• Extrait étudié:
________________________________________

- ça se voit que vous avez été élevée dans du coton , Madame !
- …
La psychiatre élégante regarde l’adolescente dans les yeux, incline la tête, sa mimique des lèvres montre qu’elle va lui répondre le plus doucement possible. Pas du tac au tac. L’ado. avait assené son constat sur un ton plutôt las et presque tendre, elle avait détourné aussitôt son propre regard pour lorgner en direction de la porte fermée. Elle ne s’est pas levée. C’est déjà çà… - Vous avez raison… mais on peut en parler si vous voulez. Je suis là pour vous écouter.

________________________________________

• Matériel fourni:

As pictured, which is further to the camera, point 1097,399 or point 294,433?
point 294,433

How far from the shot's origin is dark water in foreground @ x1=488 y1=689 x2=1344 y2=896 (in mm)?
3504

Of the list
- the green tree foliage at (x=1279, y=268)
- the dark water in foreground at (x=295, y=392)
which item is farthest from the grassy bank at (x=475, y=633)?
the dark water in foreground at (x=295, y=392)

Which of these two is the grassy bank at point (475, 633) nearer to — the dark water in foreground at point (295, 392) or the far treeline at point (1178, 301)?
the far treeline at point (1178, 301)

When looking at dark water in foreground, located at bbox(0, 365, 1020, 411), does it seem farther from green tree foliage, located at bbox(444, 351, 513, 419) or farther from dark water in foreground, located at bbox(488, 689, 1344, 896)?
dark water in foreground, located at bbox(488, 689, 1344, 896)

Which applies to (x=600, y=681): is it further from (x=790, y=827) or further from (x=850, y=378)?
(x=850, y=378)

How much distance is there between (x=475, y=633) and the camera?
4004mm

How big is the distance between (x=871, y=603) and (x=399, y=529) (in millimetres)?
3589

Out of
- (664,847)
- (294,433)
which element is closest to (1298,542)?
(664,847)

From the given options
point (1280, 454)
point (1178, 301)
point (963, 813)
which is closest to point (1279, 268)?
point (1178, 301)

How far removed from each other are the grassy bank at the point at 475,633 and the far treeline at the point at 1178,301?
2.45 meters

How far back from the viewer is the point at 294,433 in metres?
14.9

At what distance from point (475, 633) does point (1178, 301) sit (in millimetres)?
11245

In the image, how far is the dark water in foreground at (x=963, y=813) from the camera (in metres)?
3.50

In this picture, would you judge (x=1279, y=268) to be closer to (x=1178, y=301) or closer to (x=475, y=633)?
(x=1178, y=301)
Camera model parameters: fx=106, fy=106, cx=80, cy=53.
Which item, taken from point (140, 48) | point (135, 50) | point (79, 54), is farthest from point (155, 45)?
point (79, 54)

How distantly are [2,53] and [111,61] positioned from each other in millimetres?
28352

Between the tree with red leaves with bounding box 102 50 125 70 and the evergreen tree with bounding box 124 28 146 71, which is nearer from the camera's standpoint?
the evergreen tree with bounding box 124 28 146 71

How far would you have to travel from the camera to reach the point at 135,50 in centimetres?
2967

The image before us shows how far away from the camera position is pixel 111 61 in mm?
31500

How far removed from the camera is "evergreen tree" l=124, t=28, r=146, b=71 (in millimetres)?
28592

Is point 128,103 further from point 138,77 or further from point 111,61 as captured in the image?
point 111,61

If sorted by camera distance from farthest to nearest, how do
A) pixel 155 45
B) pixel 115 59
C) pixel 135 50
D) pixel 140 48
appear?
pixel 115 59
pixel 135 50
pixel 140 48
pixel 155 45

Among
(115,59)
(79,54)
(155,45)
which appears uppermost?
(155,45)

________________________________________

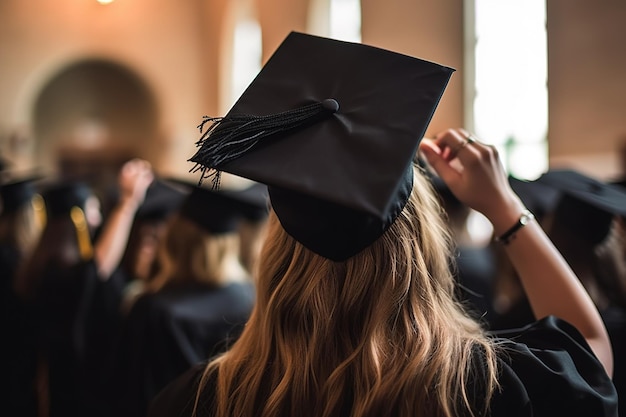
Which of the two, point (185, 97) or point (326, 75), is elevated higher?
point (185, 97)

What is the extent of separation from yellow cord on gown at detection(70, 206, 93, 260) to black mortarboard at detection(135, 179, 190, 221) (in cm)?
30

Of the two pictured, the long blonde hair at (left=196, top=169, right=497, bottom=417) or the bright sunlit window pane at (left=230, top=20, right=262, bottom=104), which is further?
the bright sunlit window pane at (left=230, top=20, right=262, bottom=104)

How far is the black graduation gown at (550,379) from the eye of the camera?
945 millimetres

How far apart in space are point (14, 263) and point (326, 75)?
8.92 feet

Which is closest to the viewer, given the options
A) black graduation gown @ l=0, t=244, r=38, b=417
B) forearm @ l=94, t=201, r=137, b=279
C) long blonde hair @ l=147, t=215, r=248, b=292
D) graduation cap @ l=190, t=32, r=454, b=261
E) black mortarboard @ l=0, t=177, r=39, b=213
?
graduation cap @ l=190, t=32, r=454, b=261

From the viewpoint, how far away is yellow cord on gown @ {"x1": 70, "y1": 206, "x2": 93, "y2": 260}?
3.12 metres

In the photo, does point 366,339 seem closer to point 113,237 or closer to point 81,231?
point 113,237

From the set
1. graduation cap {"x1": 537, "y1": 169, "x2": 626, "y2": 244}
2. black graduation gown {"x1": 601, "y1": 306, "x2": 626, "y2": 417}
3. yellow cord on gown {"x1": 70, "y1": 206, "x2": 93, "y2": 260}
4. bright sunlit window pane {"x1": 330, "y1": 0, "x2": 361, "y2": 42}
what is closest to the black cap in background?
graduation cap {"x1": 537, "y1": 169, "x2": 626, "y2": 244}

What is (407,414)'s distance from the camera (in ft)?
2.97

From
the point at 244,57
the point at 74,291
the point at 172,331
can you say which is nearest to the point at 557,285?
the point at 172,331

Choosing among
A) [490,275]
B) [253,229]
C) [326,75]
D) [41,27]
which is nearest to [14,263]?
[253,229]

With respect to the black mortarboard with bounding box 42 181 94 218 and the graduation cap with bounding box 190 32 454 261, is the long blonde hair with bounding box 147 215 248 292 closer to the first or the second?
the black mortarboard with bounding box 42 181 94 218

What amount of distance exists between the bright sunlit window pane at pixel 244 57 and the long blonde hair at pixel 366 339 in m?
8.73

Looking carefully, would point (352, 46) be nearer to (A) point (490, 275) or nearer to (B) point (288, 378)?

________________________________________

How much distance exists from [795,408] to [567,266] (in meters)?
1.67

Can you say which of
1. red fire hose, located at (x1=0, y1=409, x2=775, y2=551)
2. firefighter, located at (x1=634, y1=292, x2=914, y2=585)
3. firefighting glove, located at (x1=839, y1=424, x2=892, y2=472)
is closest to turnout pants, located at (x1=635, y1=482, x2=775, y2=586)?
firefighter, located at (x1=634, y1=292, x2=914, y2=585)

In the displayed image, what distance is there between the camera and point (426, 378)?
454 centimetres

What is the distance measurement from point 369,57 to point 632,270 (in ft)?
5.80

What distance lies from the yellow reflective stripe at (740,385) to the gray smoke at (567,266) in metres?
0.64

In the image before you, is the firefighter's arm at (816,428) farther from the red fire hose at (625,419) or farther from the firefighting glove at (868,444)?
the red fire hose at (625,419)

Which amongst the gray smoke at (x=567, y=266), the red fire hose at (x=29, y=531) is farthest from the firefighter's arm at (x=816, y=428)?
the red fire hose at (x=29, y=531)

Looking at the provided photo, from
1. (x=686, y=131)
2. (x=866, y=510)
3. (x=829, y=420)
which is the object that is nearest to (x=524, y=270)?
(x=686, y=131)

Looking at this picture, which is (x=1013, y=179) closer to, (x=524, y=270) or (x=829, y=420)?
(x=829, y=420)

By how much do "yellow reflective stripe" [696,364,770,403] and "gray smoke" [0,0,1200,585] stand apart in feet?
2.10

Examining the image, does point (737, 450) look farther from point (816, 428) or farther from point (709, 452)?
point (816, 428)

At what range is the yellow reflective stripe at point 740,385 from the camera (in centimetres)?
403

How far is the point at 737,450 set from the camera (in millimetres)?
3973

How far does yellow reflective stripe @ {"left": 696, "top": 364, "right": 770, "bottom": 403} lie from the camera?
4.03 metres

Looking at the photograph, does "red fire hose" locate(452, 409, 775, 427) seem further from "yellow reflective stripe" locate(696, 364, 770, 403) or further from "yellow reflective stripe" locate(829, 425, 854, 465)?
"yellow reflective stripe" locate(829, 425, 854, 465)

________________________________________

• Travail demandé:
• 1. Répondez brièvement à ces questions sur l'extrait :
(a) Selon l'adolescente, dans quoi la psychiatre a-t-elle été élevée ?
(b) En direction de quoi l'adolescente lorgne-t-elle après avoir détourné son regard ?
(c) Pourquoi la psychiatre dit-elle être là ?
• 2. Poursuivez l'extrait sur la psychiatre et l'adolescente à partir de sa dernière phrase.
Ce matériel n'est pas nécessaire pour ce travail.

• Corrigé par question:
• 1.
(a) Dans du coton.
(b) En direction de la porte fermée.
(c) Pour l'écouter.

• 2.
Dans un entretien d’hôpital psy. l’asymétrie adulte / ado est plus criante qu’à l’extérieur. En primo-admission, les jeunes patient.e.s ne viennent jamais de leur plein gré dans un lieu de privation de liberté ( vécue comme telle, même si leur admission nécessite un minimum d’adhésion, on y veille). Autant dire que les premiers moments de confrontation sont confus et anxiogènes. Impression pour les soignant.e.s à chaque hospitalisation d’ouvrir une nouvelle boîte de Pandore. Le risque de décrochage scolaire ou pire de passage à l’acte suicidaire chez les ados dramatise la situation. « Un coup de tonnerre dans un ciel (supposé) serein ». Crise délirante, troubles du comportement, ou dépression inquiétante, chaque ado. semble avoir pris feu et trimballe en porte-drapeau involontaire toute la souffrance familiale générée par sa décompensation psychique. A la manière des grands brûlés, il s’agit d’approcher l’ado. sans l’affoler davantage, il n’y a aucune ruse à avoir, seulement de l’expérience et de la patience d’ailleurs, l’équipe infirmière ou éducative autour, est là pour rassurer, soutenir, accompagner et guider vers une vie moins douloureuse et constructive. Cela s’apparente parfois à du sauvetage en haute-mer.